P2-07 Detection of Nickel, Copper and Lead in Food Using Portable XRF

Tuesday, July 11, 2017
Exhibit Hall (Tampa Convention Center)
Connor Sullivan , University of Massachusetts Lowell , Lowell , MA
Pradeep Kurup , University of Massachusetts Lowell , Lowell , MA
Andre Senecal , U.S. Army NSRDEC , Natick , MA
Introduction:  Heavy metal contamination of food is a significant health concern across the world, particularly in developing nations. To allow for testing in regions where traditional laboratory analysis is expensive, time consuming or unavailable, a simple, inexpensive, and portable method is needed for the rapid onsite analysis of food to prevent chronic and acute heavy metal poisoning.

Purpose:  The purpose of this research was to evaluate a portable X-ray fluorescence (XRF) analyzer for the analysis of nickel, copper, and lead in food, and to develop simple sample preparation procedures and test methodologies that yield reliable results.

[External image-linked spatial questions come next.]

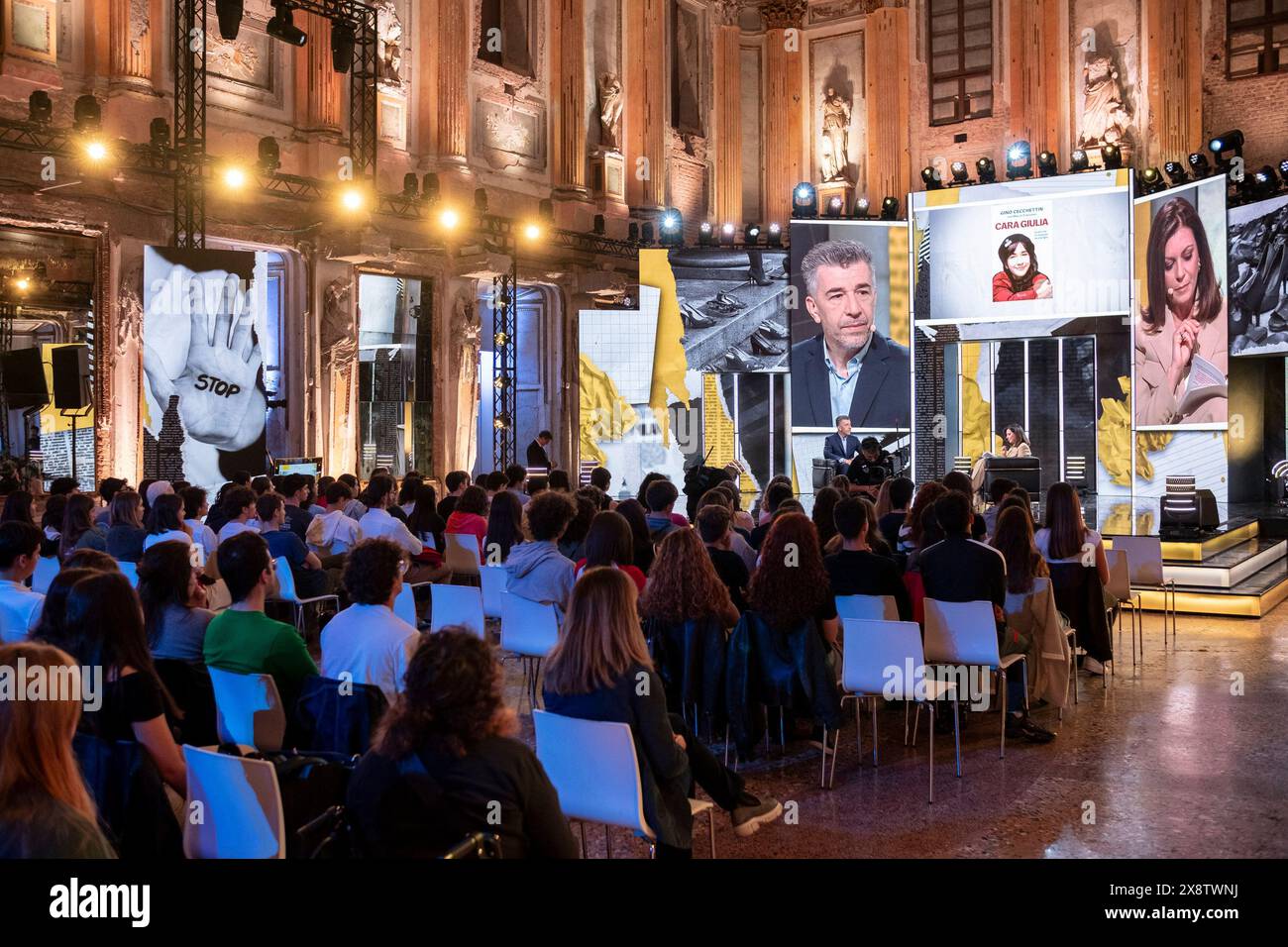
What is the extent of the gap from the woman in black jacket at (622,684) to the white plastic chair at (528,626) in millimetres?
2569

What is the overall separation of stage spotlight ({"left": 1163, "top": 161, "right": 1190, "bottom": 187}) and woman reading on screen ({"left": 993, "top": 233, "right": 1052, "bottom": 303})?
7.65ft

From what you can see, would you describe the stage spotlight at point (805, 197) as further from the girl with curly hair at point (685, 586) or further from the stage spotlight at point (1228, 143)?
the girl with curly hair at point (685, 586)

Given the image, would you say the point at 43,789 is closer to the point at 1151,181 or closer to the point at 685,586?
the point at 685,586

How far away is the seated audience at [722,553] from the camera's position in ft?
19.3

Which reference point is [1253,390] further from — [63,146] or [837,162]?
[63,146]

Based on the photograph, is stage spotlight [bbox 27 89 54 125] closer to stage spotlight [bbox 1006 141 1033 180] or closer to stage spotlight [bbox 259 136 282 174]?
stage spotlight [bbox 259 136 282 174]

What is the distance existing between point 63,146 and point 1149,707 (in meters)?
11.6

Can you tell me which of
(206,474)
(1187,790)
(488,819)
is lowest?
(1187,790)

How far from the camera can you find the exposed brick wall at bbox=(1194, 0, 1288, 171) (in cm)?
1748

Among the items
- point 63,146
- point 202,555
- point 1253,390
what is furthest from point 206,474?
point 1253,390

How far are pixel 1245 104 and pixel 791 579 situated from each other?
662 inches

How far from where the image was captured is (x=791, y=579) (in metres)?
5.19

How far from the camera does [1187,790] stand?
5.11 metres

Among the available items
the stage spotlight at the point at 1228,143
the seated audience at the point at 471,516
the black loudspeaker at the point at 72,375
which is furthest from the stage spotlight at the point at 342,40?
the stage spotlight at the point at 1228,143
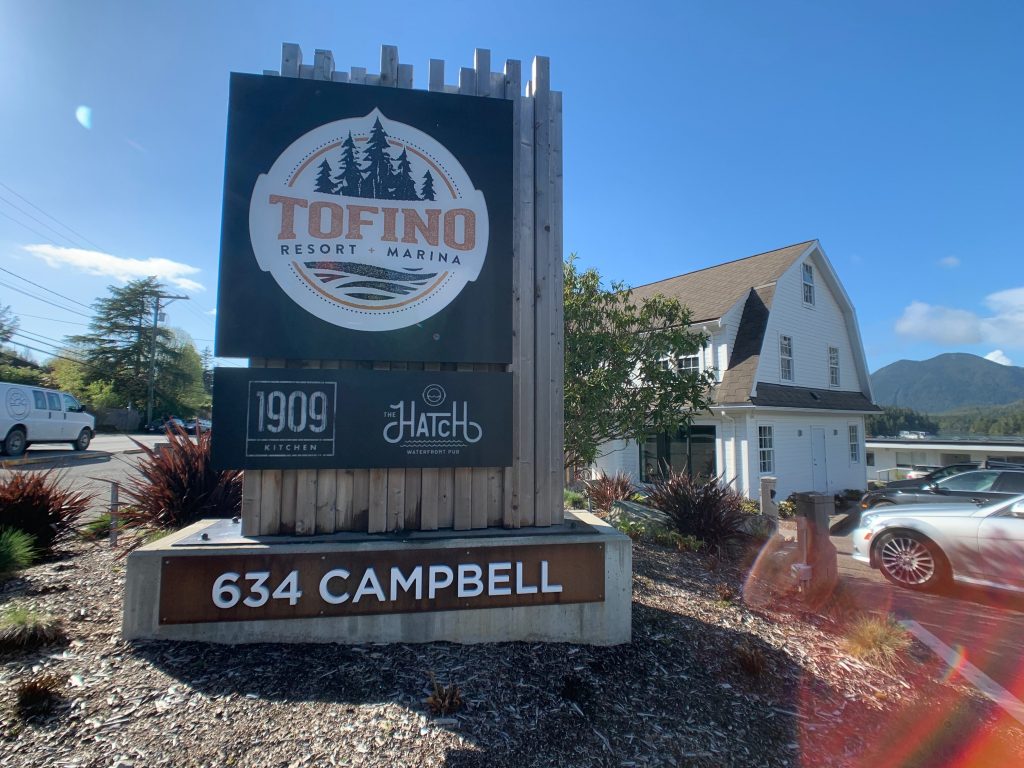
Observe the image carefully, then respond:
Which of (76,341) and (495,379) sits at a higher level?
(76,341)

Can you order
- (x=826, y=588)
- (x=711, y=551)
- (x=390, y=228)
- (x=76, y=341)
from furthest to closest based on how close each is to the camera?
(x=76, y=341), (x=711, y=551), (x=826, y=588), (x=390, y=228)

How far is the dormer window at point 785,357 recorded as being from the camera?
14.8 metres

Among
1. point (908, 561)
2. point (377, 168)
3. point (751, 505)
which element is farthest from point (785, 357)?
point (377, 168)

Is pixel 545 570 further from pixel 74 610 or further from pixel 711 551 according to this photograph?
pixel 711 551

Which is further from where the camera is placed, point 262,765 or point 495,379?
point 495,379

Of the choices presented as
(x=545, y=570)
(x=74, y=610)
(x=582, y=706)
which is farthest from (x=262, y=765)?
(x=74, y=610)

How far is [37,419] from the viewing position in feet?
51.9

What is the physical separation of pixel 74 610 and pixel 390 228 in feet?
11.1

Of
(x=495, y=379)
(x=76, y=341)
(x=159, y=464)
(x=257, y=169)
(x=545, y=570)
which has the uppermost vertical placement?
(x=76, y=341)

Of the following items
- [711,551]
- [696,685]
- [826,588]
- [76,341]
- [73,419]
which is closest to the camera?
[696,685]

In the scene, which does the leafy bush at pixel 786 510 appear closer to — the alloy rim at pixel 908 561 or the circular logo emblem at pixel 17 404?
the alloy rim at pixel 908 561

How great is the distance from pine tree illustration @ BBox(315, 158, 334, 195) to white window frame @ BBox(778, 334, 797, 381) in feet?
46.6

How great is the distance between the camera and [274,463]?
3373 millimetres

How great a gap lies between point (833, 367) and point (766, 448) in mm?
5618
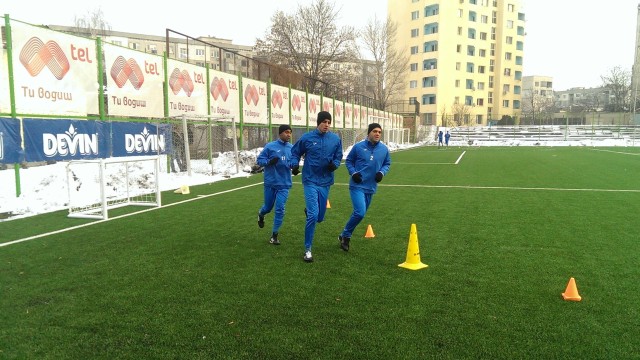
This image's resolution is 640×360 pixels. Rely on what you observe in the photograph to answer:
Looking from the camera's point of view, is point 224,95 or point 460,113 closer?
point 224,95

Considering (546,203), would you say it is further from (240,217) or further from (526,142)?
(526,142)

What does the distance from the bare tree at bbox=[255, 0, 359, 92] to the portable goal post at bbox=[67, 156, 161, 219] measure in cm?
2962

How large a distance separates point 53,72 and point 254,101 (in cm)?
1090

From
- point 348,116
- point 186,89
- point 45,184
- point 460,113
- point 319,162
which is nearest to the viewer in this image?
point 319,162

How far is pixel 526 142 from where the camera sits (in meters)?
52.3

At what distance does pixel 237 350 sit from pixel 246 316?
0.65 m

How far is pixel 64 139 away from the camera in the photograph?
447 inches

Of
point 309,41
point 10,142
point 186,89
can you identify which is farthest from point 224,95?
point 309,41

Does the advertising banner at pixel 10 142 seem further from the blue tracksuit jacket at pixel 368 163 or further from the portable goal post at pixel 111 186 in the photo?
the blue tracksuit jacket at pixel 368 163

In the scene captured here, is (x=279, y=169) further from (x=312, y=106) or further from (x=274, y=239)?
(x=312, y=106)

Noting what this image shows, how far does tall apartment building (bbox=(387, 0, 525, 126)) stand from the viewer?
2990 inches

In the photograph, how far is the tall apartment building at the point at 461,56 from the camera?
75.9 meters

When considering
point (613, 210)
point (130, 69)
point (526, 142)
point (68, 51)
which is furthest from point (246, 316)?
point (526, 142)

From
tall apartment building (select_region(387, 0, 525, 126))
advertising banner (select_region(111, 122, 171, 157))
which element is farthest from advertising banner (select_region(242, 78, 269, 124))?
tall apartment building (select_region(387, 0, 525, 126))
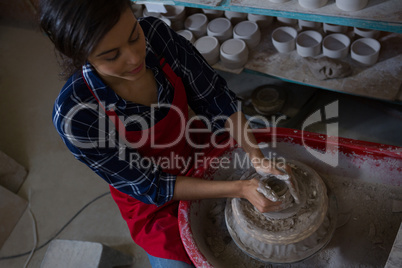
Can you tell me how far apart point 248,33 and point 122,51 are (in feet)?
4.50

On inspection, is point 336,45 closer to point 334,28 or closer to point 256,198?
point 334,28

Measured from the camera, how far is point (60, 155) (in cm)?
A: 281

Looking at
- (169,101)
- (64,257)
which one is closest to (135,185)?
(169,101)

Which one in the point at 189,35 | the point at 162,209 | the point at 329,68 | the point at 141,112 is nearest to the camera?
the point at 141,112

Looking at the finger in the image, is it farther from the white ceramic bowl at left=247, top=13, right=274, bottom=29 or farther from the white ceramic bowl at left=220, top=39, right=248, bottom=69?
the white ceramic bowl at left=247, top=13, right=274, bottom=29

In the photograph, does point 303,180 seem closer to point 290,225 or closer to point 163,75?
point 290,225

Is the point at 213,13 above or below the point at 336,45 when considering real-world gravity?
above

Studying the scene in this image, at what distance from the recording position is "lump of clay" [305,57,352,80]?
205 centimetres

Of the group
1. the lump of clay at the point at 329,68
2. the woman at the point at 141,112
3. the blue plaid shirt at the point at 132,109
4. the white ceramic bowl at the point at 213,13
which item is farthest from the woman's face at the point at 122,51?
the white ceramic bowl at the point at 213,13

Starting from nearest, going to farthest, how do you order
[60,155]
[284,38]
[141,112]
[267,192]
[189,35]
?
1. [267,192]
2. [141,112]
3. [284,38]
4. [189,35]
5. [60,155]

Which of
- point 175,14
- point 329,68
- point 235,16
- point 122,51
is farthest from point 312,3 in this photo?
point 175,14

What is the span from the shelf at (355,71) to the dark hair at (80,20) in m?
1.34

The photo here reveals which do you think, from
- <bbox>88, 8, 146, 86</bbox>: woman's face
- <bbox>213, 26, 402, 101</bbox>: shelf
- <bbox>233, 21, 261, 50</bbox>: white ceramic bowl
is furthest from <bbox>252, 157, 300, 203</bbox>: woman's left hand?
<bbox>233, 21, 261, 50</bbox>: white ceramic bowl

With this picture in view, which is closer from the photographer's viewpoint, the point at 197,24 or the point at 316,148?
the point at 316,148
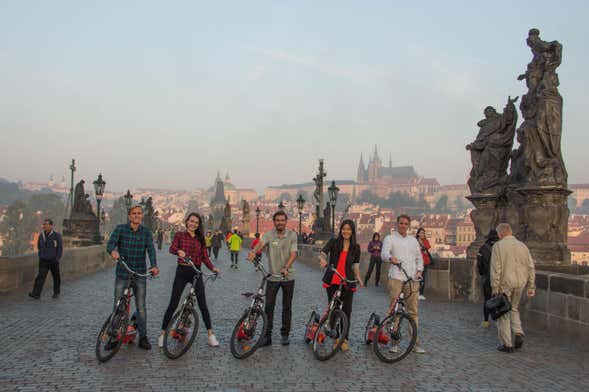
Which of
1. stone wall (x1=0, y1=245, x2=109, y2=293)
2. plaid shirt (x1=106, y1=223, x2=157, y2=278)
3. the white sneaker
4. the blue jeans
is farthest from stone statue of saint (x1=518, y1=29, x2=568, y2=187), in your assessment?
stone wall (x1=0, y1=245, x2=109, y2=293)

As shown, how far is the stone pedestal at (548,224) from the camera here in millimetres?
11711

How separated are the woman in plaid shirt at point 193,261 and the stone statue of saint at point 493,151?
7965 mm

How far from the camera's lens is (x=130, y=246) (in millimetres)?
7648

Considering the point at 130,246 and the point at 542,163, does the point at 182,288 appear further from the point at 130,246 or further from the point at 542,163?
the point at 542,163

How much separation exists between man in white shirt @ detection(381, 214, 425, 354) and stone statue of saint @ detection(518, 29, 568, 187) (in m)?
4.81

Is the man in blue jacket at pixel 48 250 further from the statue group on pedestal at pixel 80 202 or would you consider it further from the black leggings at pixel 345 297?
the statue group on pedestal at pixel 80 202

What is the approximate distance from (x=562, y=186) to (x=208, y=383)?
25.8ft

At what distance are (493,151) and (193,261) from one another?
28.3ft

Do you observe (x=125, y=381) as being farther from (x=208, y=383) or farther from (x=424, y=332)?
(x=424, y=332)

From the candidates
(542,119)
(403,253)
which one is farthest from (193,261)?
(542,119)

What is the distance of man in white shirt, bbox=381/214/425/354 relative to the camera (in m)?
7.77

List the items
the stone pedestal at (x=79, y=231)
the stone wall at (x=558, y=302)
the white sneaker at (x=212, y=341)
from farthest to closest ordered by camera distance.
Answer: the stone pedestal at (x=79, y=231)
the stone wall at (x=558, y=302)
the white sneaker at (x=212, y=341)

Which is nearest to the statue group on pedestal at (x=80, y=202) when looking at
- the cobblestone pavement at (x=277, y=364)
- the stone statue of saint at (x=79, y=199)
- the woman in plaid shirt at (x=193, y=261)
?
the stone statue of saint at (x=79, y=199)

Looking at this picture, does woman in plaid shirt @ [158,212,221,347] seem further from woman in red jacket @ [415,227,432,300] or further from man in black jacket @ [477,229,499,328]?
woman in red jacket @ [415,227,432,300]
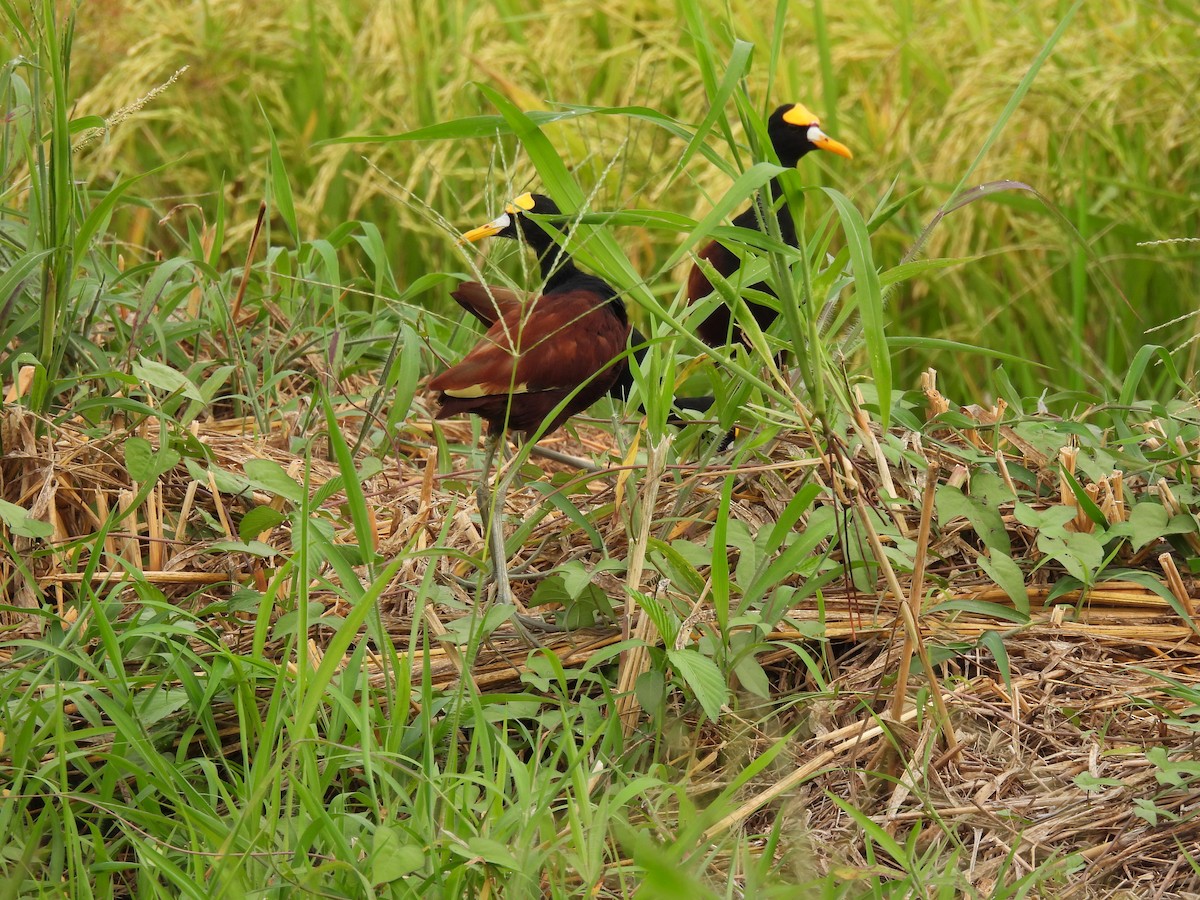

Methods:  Samples were prepared using two methods. First, samples of lettuce, strawberry, and ground chicken were homogenized in a stomacher and spiked with known concentrations of the analytes. Using this procedure, concentrations of 0 to 90 ppm were tested. In the second procedure the samples were stomached, oven dried at 90°C and then crushed. The second procedure was used to concentrate the analyte to increase sensitivity.

Results:  Lettuce, strawberry, and chicken samples prepared by stomaching exhibited detection limits of 20 ppm for nickel and copper and five ppm for lead. Regression plots of predicted concentration versus actual concentration had R2 values ranging from 0.9449 to 0.9982. The samples prepared by drying and crushing had detection limits for lead of 0.5, 1, and 1 ppm for lettuce, strawberry, and chicken, respectively.

Significance:  The results demonstrated that the XRF has the potential to predict heavy metal concentrations in the low ppm level, by stomaching. Additionally, drying and crushing of samples facilitates the detection of high ppb heavy metal concentrations in media with high water content.